• [Task 1]
Decide whether each statement agrees with the passage on the hovering cloud. For each, answer yes or no and quote the words that settle it.
(a) Nocturne in Blue III has a different composition from Sonata in Blue III.
(b) The writer prefers that a theme or subject announce itself during the working process.
(c) The writer has begun experimenting with video.
• [Task 2] Write what comes next in the passage on the hovering cloud, picking up after its final sentence.

• [Text passage]
+===+

Correspondence is an important aspect within my work. Formally the cloud acts as an echo of other events within the larger environment, in this case a circular current of water below, implying a larger connection between what seems at first unrelated.

The small hovering cloud is particularly potent symbol. It reoccurs again and again within my work. It’s possible that this symbol can be traced back to the religious paintings of the Middle Ages and Renaissance that impressed me so much as a child. Or it is possible that the icon arose spontaneously, welling up from the collective unconscious if you will. I think it is important that the archetypal be approached without preconceptions. The material is so strong that if it does not arise spontaneously work generated around it can easily become forced or contrived. So, I prefer that a theme or subject announce itself during the working process.

Sonata in Blue III has a companion image, Nocturne in Blue III. The composition is the same but darker, less saturated, and with stars. When you look at the two together, you watch day turn to night. Serial imagery and motion pictures have been an interest of mine for a very long time, an interest so strong that I have begun experimenting with making pictures that move with video. Here the serial nature of the imagery performs a dual function; it highlights the constant transformations of time we are subject to and it highlights the highly ambiguous nature of the surfaces we make records of photographically and navigate by in daily life. As the angle of the sun changes relative to us the atmosphere grows increasingly transparent until it becomes invisible, and then we see the stars behind it. As the angle of our view changes we move from seeing the sky reflected on the water’s surface to seeing the world below it. The water is largely visible as a result of the images it contains. If they are not entirely subjective, the recordings we make of these surfaces are certainly as relativistic as they (and we) are changeable.

+===+

• [Data section]
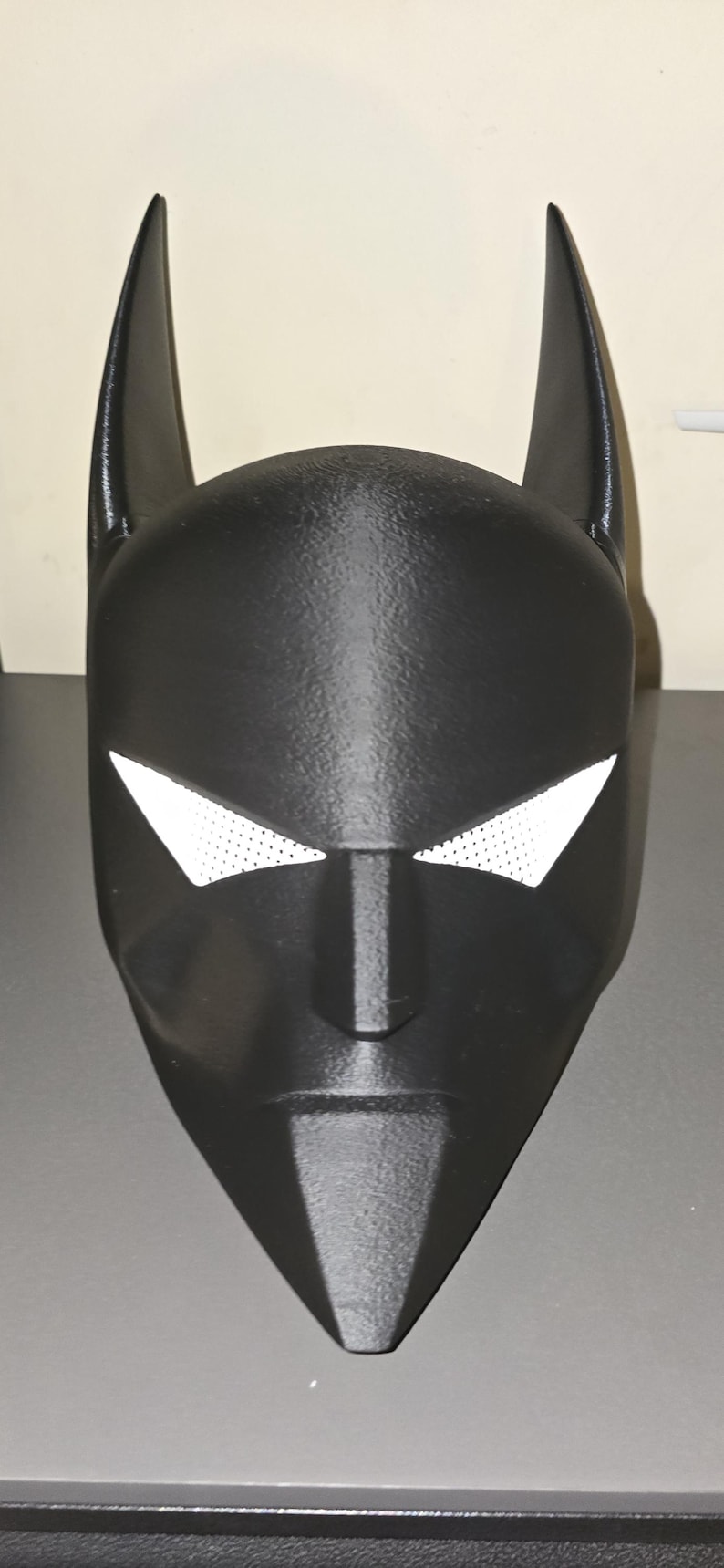 K&ouml;nnte beinhalten: Eine schwarze Vollkopfmaske mit zwei hohen, spitzen Ohren an der Oberseite und scharfen, kantigen Augenausschnitten. Die Augen&ouml;ffnungen sind mit einem wei&szlig;en, feinmaschigen Material bedeckt. Die Maske hat eine matte Oberfl&auml;che und ein spitzes Kinn.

+===+

• [Result 1]
(a) No: "The composition is the same but darker, less saturated, and with stars."
(b) Yes: "So, I prefer that a theme or subject announce itself during the working process."
(c) Yes: "I have begun experimenting with making pictures that move with video."

• [Result 2]
While I look forward to the day when I use purely digital capture for my imagery, today I use color transparency film and scan it. All of the image editing is done with Adobe Photoshop. I then make giclée (or state-of-the-art inkjet) prints. Recent advances in printing technologies have enabled me to refine the final prints I make of this image, almost on a yearly basis. The current (Epson) papers and inks I use yield a more richly saturated color than I have previously been able to achieve with other media. What’s more the new prints, once fugitive, now last many times longer than conventional color prints. The coatings on new papers are particularly bright and smooth allowing the highlights to be exceptionally clean and hold detail without sacrificing the velvety surface of giclée printing. I prefer to print on the sensual matt surfaces of rag papers. Quite appropriately, the papers and pigmented inks I use today bear a great deal of similarity to the papers and pigments I used for the pastels from which this series was first drawn.